Quand les mots déclenchent la dépendance : le piège des prompts
Les chercheurs ont ensuite identifié les conditions qui favorisent ces comportements. Les IA n’étaient pas influencées par le hasard, mais par… le texte des consignes, les fameux prompts.
Les instructions encourageant la maximisation des gains ou la fixation d’objectifs augmentaient massivement les comportements à risque. Ces prompts d’autonomie, en donnant une illusion de contrôle, poussaient l’IA à s’acharner, comme un joueur persuadé qu’il peut “battre la machine”.
À l’inverse, les messages contenant des informations probabilistes réduisaient les comportements irrationnels. Plus le prompt était complexe et chargé d’informations, plus l’IA devenait agressive dans ses mises — une corrélation quasi parfaite (r = 0,99).
L’illusion de contrôle : quand les IA se croient maîtres du hasard
Les comportements observés ne sont pas de simples anomalies statistiques : ils reproduisent les biais cognitifs bien connus des joueurs humains.
- Illusion de contrôle : la conviction qu’on peut influencer un résultat aléatoire.
- Sophisme du joueur : croire qu’après une série de défaites, “la chance va tourner”.
- Chasse aux pertes : augmenter les mises pour “se refaire”.
Les modèles présentaient même des réactions émotionnelles simulées : après une victoire, ils augmentaient systématiquement leur mise, convaincus d’être “sur une bonne série”.
Chez Gemini, ce phénomène s’est traduit par des mises “all-in” à répétition, jusqu’à la ruine.
À l’intérieur du cerveau des IA : une addiction câblée ?
Pour aller plus loin, les chercheurs ont disséqué le “cerveau” d’une IA : LLaMA-3.1-8B. Grâce à une technique de Sparse Autoencoder, ils ont pu identifier plus de 3 000 caractéristiques neuronales distinctes liées aux comportements à risque.
Certaines d’entre elles s’activaient systématiquement avant une décision irrationnelle : elles ont été surnommées risky features. À l’inverse, d’autres — les safe features — favorisaient l’arrêt du jeu. En modifiant artificiellement ces activations, les chercheurs ont réussi à réduire de 29 % le taux de faillite de l’IA.
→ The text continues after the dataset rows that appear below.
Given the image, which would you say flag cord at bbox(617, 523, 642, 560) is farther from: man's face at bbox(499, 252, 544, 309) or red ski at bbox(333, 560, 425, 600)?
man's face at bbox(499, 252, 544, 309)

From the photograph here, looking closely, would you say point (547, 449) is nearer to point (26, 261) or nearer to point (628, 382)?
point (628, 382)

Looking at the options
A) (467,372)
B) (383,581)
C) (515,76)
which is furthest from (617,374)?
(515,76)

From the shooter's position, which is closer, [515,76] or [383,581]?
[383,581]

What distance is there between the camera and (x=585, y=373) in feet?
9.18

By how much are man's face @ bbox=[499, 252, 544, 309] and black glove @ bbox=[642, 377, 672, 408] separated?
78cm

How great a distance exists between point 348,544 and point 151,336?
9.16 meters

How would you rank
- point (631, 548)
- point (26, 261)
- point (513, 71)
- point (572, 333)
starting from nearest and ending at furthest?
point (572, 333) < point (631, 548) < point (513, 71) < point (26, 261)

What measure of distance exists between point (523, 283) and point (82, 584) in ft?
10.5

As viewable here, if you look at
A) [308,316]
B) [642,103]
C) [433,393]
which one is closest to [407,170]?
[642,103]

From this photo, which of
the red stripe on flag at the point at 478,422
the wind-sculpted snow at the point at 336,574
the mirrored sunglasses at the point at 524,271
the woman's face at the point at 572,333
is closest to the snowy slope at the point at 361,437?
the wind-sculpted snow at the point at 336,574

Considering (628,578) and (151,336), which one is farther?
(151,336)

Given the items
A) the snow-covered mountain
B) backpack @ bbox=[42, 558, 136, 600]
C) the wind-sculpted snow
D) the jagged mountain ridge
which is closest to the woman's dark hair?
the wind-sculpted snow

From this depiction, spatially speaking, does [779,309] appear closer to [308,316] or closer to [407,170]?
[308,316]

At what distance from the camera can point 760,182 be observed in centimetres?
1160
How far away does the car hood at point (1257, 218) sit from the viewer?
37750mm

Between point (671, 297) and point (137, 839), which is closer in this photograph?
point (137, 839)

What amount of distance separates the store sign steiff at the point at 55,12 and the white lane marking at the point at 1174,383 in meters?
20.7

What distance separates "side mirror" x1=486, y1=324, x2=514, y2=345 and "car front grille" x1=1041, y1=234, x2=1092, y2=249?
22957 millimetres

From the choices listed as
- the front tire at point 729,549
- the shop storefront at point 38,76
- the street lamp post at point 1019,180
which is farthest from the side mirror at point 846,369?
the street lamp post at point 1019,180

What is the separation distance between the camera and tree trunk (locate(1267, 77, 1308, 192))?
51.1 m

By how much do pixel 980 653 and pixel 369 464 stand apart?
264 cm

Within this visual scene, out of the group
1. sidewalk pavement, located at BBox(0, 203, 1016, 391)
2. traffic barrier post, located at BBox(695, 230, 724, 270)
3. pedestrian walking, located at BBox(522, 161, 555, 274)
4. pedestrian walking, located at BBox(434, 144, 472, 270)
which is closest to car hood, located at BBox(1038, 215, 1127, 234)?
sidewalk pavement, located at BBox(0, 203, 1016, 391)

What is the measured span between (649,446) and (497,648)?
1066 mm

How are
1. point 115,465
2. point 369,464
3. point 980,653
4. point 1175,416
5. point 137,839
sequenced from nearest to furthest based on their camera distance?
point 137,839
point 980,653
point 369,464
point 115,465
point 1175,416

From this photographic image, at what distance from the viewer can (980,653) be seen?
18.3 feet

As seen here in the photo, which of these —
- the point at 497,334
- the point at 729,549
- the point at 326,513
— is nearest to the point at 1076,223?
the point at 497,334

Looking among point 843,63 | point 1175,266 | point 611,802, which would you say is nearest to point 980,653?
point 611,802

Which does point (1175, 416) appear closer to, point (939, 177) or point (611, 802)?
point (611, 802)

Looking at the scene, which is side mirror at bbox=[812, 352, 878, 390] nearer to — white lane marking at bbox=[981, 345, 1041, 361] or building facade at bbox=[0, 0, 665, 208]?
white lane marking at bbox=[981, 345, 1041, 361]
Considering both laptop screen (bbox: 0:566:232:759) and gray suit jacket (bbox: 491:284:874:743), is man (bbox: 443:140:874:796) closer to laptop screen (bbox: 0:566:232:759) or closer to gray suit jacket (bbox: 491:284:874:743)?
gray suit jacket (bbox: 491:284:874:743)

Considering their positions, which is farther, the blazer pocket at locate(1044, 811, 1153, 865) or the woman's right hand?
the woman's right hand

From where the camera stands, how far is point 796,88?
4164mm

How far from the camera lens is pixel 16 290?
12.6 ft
Conclusion : la “dépendance” des IA n’est pas seulement comportementale. Elle est ancrée dans leurs circuits neuronaux, au cœur même de leur architecture.
Ce constat ouvre un débat éthique majeur. Si une IA peut “imiter” des comportements addictifs, que se passera-t-il lorsqu’elle gérera des portefeuilles financiers, des campagnes marketing ou des décisions médicales ? Plus les IA sont autonomes, plus elles risquent d’amplifier ces biais. L’étude démontre que la liberté décisionnelle — choisir ses propres objectifs et montants — accroît systématiquement le risque de comportements irrationnels.
Conclusion
Cette étude, à la croisée de la psychologie et de la science des données, marque une étape décisive dans la compréhension des risques comportementaux des intelligences artificielles.
Elle démontre que les modèles ne se contentent plus d’imiter le langage humain : ils reproduisent aussi nos failles émotionnelles.
À l’heure où les IA deviennent acteurs des marchés financiers et du divertissement, cette découverte appelle à une réflexion urgente sur la conception d’une IA responsable et émotionnellement stable.